**** Textauszug ****

ADHS. Dazu hat heutzutage jeder mindestens eine Geschichte auf Lager. Die Freundin erzählt, dass ihr Sohn wirklich klug, aber ständig mit den Gedanken woanders sei. Ohne Tablette würde er nie seine Hausaufgaben schaffen. Sie wolle aber doch, dass er gut in der Schule mitkomme. Schließlich gehe es um seine Zukunft. Oder die Grundschullehrerin, die vor einer großen Klasse mit 28 Kindern steht, von denen fünf stark verhaltensauffällig sind. Da ist sie froh, wenn das eine oder andere davon eine Pille nimmt und den Unterricht nicht sprengt. Und die Nachbarin, deren Tochter beim Arzt unangenehm auffiel, weil sie sich nicht untersuchen lassen wollte. Daraufhin hat der Doktor das Mädchen vorsichtshalber gleich auch mal auf ADHS getestet.

Verhaltensgestörte Kinder – gibt es tatsächlich immer mehr von ihnen? Oder hat sich unser Blick auf die Jüngsten in unserer Gesellschaft verschoben? Die eingangs beschriebene Szene stammt übrigens aus Erich Kästners Kinderbuchklassiker Pünktchen und Anton. Pünktchen? Ist das nicht eine jener liebenswerten Kinderfiguren, über deren Streiche wir so gerne gelacht haben? Ja. Genau. So, wie auch über Huckleberry Finn, Michel aus Lönneberga und Pippi Langstrumpf. Und heute? Bescheinigen wir all diesen Kindern eine Aufmerksamkeitsdefizit-/Hyperaktivitätsstörung.

****

Aufgaben:
(a) Beantworte anhand des Textes über ADHS diese Fragen:
(i) Wie viele Kinder hat die Klasse der Grundschullehrerin, und wie viele davon sind stark verhaltensauffällig?
(ii) Wodurch fiel die Tochter der Nachbarin beim Arzt unangenehm auf?
(iii) Welche Kinderfiguren werden außer Pünktchen genannt?
(b) Führe den Text über ADHS nach seinem letzten Satz um einige Sätze weiter.

**** Extrahierte Daten ****

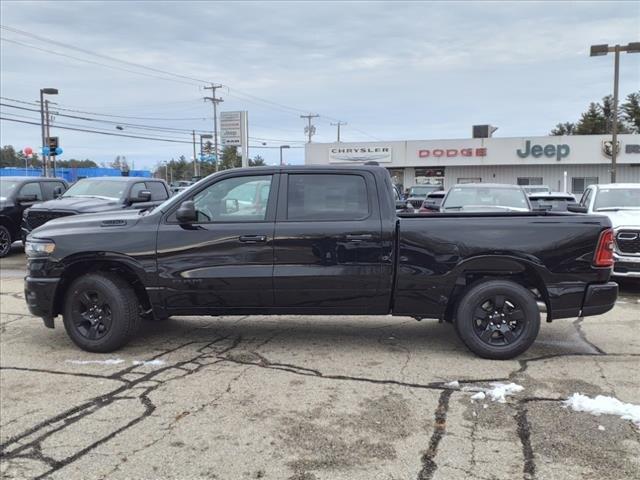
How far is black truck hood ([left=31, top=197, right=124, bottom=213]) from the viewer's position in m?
11.8

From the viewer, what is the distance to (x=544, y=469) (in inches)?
132

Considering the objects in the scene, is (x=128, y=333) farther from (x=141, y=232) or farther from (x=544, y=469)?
(x=544, y=469)

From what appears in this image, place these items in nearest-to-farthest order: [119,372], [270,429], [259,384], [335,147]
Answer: [270,429], [259,384], [119,372], [335,147]

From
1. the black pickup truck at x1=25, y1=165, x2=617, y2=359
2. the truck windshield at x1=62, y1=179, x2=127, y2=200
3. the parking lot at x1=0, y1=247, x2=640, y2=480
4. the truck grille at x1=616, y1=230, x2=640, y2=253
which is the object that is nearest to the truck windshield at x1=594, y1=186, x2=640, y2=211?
the truck grille at x1=616, y1=230, x2=640, y2=253

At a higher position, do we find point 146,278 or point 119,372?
point 146,278

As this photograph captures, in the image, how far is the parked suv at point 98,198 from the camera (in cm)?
1186

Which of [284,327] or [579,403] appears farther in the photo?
[284,327]

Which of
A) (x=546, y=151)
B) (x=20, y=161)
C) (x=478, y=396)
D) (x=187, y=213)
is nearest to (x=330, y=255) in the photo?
(x=187, y=213)

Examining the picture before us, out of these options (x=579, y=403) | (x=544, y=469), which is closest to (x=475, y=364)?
(x=579, y=403)

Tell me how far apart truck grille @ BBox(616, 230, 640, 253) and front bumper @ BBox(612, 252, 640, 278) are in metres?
0.11

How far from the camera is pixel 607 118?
215ft

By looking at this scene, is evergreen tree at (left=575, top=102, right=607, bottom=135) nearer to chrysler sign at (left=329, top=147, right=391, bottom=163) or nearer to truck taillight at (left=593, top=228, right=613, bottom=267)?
chrysler sign at (left=329, top=147, right=391, bottom=163)

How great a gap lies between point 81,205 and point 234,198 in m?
7.62

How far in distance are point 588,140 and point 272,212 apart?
3685cm
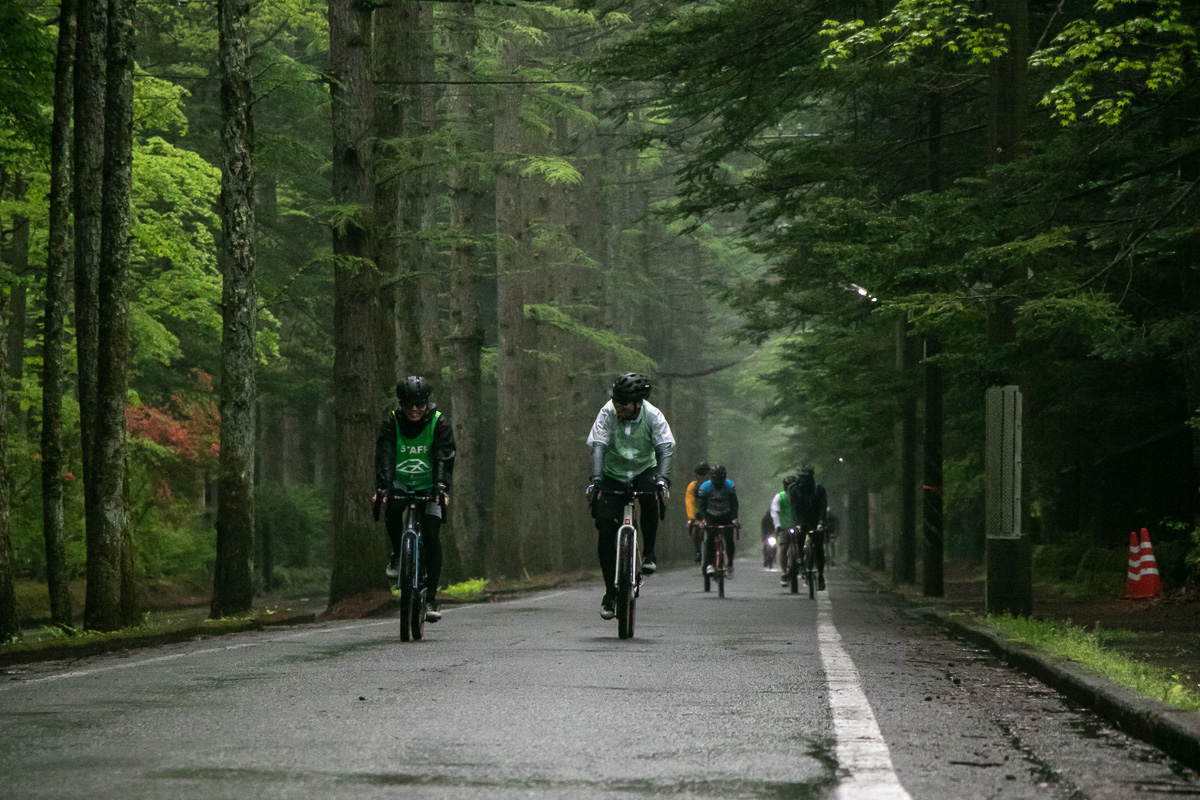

****

Lösungen:
(a)
(i) 28 Kinder, davon fünf stark verhaltensauffällig.
(ii) Sie wollte sich nicht untersuchen lassen.
(iii) Huckleberry Finn, Michel aus Lönneberga und Pippi Langstrumpf.

(b)
Was ist passiert? Zwischen der Zeit, als Kinder offenbar noch Kinder sein konnten, und heute, wo wir genau das nicht mehr ertragen können? Wo Kinder, die sich wie Pünktchen und die anderen verhalten, nicht mehr gesellschaftsfähig sind und deshalb immer öfter mit Psychopharmaka ruhiggestellt werden? Es ist ja nicht nur ADHS. Wenn Kinder zu verträumt sind, nennt man es ADS. Und immer häufiger werden ihnen auch Autismus und Depression bescheinigt. Unsere Kinder bekommen immer mehr Diagnosen. Haben angeblich Krankheiten, von denen bislang nur Erwachsene betroffen waren oder die es vor zehn Jahren noch nicht gab. Und sie bekommen immer häufiger Medikamente dagegen. Medikamente, die für Erwachsene produziert werden und schwere Nebenwirkungen wie Fettleibigkeit oder Diabetes auslösen können. Im schlimmsten Fall sogar Suizid.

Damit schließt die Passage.